TASK TO CARRY OUT :: Render the stretch of lines from the one containing "Which one out of" through the one containing "5.03 meters" as a Markdown table with columns Row and Line, leaving out blank lines.

RECORDS FOR THE TASK ::
○ ○ ○ ○ ○

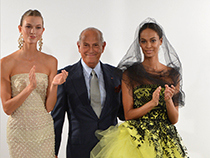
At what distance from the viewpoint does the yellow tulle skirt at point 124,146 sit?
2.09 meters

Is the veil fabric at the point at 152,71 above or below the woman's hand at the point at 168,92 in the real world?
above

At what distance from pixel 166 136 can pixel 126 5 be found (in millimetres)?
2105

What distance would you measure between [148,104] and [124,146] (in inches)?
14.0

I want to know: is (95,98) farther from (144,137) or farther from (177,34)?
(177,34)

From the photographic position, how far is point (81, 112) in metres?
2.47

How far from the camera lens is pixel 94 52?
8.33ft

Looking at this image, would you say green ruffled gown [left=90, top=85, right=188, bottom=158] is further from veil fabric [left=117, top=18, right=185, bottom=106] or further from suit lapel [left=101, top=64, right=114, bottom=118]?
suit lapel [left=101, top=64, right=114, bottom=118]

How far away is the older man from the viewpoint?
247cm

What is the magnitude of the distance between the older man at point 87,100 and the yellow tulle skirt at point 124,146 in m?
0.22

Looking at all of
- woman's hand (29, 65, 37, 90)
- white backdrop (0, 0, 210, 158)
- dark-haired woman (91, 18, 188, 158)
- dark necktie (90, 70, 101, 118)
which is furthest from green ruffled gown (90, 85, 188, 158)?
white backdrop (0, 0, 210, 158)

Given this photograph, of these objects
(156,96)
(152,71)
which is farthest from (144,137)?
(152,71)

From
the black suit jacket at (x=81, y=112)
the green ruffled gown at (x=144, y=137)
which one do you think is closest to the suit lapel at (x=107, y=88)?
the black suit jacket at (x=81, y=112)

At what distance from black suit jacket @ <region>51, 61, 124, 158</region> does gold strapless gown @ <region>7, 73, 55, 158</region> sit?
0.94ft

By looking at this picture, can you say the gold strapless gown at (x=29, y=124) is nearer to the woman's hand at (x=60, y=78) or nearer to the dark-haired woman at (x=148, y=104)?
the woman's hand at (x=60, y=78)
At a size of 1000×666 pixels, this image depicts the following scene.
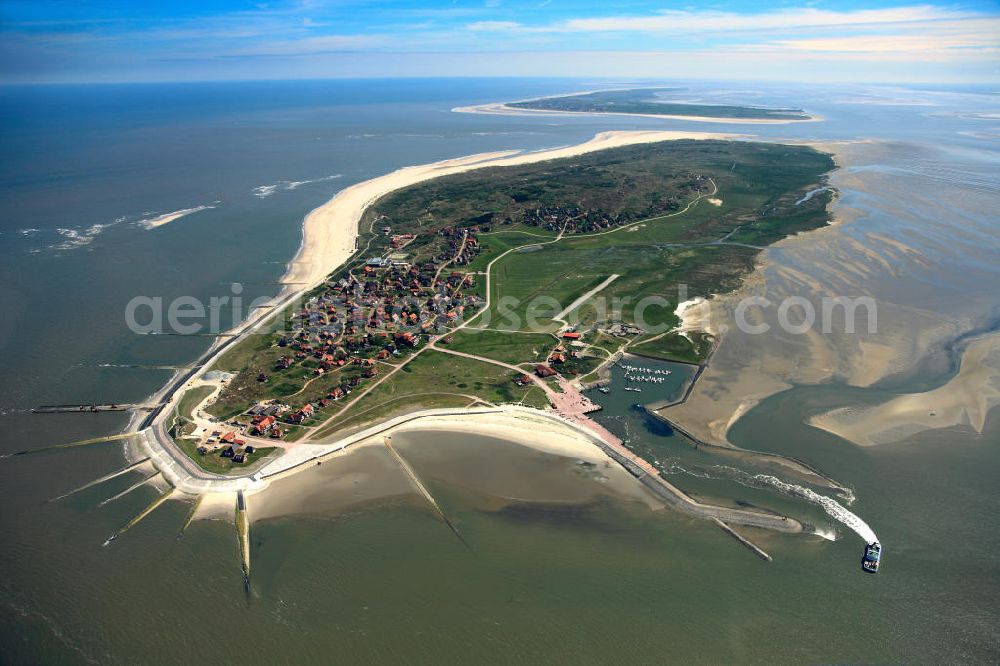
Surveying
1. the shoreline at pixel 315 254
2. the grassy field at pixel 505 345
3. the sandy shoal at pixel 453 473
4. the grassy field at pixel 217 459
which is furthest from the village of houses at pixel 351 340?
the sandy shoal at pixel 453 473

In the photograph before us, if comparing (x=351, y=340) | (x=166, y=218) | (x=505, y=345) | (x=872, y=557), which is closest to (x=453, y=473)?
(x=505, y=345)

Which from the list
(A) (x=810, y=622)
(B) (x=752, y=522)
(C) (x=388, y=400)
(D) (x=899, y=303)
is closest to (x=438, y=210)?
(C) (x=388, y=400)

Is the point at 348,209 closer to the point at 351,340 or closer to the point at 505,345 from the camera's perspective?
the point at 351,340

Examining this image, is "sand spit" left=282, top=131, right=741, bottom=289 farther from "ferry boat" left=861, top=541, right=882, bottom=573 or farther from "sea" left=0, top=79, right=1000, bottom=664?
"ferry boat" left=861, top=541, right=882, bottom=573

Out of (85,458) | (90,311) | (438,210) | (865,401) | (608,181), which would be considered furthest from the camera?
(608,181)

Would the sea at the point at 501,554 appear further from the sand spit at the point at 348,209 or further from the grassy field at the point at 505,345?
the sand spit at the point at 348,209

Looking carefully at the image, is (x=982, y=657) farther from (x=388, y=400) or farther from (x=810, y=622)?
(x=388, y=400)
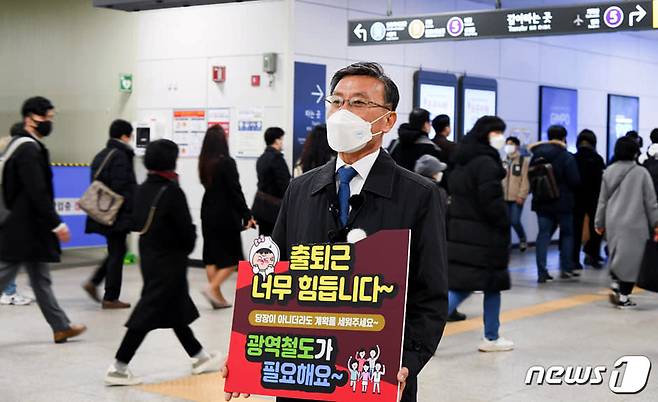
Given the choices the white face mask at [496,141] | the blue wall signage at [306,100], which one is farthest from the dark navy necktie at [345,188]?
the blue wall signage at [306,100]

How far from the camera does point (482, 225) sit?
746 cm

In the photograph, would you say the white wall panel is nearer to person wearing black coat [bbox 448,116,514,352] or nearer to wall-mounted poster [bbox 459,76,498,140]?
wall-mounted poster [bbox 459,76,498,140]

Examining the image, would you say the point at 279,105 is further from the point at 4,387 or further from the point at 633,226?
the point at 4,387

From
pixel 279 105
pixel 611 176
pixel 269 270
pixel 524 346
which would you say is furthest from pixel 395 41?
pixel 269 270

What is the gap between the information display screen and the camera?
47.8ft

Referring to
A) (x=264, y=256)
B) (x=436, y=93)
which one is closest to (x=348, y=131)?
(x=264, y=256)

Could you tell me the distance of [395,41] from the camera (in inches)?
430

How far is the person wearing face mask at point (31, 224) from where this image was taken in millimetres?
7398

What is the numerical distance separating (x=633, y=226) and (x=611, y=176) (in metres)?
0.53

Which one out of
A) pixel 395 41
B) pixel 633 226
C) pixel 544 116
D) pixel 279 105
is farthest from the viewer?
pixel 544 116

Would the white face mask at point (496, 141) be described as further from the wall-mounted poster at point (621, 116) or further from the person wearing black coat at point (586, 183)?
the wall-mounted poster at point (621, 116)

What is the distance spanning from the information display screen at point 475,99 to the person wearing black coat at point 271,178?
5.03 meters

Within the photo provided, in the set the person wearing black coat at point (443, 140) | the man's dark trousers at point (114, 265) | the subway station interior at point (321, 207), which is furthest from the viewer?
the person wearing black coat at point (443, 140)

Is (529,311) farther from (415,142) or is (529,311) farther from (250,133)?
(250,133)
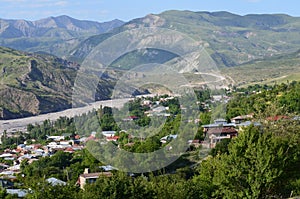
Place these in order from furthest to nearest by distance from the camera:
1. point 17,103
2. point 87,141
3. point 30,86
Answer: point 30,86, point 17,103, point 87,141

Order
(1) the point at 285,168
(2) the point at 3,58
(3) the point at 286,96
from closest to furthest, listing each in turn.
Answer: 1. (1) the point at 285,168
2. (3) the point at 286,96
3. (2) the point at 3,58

○ ○ ○ ○ ○

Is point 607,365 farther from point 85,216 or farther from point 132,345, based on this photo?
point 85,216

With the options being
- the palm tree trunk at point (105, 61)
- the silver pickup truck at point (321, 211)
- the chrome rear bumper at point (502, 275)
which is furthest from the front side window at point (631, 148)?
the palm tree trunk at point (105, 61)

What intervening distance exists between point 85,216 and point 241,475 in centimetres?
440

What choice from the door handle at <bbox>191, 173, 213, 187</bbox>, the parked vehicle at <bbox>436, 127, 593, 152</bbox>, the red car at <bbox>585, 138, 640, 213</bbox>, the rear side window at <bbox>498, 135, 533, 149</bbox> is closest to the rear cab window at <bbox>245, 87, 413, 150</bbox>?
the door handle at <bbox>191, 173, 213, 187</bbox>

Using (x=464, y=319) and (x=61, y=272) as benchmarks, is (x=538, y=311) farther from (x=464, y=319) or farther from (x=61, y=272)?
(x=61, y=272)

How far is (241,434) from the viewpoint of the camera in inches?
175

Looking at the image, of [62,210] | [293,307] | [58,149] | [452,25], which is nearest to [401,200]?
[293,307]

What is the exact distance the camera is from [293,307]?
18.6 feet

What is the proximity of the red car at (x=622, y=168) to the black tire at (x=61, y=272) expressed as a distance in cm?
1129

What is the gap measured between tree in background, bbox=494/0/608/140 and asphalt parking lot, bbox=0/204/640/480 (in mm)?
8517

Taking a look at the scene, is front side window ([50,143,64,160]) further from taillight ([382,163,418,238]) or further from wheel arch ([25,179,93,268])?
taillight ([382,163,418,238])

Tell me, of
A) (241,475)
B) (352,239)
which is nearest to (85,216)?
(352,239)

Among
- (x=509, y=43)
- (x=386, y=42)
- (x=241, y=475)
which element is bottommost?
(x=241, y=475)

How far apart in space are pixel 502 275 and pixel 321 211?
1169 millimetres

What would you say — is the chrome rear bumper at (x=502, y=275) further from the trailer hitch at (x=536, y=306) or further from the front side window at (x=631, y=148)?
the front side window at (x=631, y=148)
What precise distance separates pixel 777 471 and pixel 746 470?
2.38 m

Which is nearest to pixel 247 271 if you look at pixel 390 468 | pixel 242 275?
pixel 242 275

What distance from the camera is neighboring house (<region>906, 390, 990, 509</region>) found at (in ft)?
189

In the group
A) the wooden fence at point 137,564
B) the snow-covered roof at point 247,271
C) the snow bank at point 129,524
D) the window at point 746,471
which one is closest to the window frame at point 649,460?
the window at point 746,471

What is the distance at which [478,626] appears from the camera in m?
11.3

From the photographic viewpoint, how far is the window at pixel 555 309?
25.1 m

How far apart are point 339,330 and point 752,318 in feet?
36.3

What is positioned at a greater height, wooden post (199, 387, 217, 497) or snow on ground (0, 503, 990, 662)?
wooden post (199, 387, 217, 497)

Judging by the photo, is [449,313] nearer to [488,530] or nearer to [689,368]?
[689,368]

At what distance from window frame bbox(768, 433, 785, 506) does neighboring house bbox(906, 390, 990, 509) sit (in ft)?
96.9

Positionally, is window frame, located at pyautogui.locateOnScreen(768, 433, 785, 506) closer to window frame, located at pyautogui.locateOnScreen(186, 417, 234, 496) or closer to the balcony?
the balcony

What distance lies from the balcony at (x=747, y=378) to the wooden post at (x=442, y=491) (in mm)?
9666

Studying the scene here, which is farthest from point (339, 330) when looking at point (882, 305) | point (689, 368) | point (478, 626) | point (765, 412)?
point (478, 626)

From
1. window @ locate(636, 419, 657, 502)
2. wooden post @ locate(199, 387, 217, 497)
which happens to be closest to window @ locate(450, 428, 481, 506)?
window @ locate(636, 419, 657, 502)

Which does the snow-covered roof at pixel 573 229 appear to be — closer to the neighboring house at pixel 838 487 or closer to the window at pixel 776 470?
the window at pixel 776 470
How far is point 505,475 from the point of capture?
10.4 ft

○ ○ ○ ○ ○

EXERCISE OUTPUT ::
| Row | Line |
|---|---|
| 1 | Which one out of |
| 2 | A) pixel 395 41 |
| 3 | B) pixel 633 226 |
| 4 | C) pixel 544 116 |
| 5 | D) pixel 279 105 |
| 6 | is farthest from the viewer? |
| 7 | pixel 544 116 |
| 8 | Would the white face mask at point (496, 141) be described as further from the wall-mounted poster at point (621, 116) or further from the person wearing black coat at point (586, 183)? |
| 9 | the wall-mounted poster at point (621, 116) |
| 10 | What is the distance spanning from the information display screen at point 475,99 to the person wearing black coat at point 271,178? |
| 11 | 5.03 meters |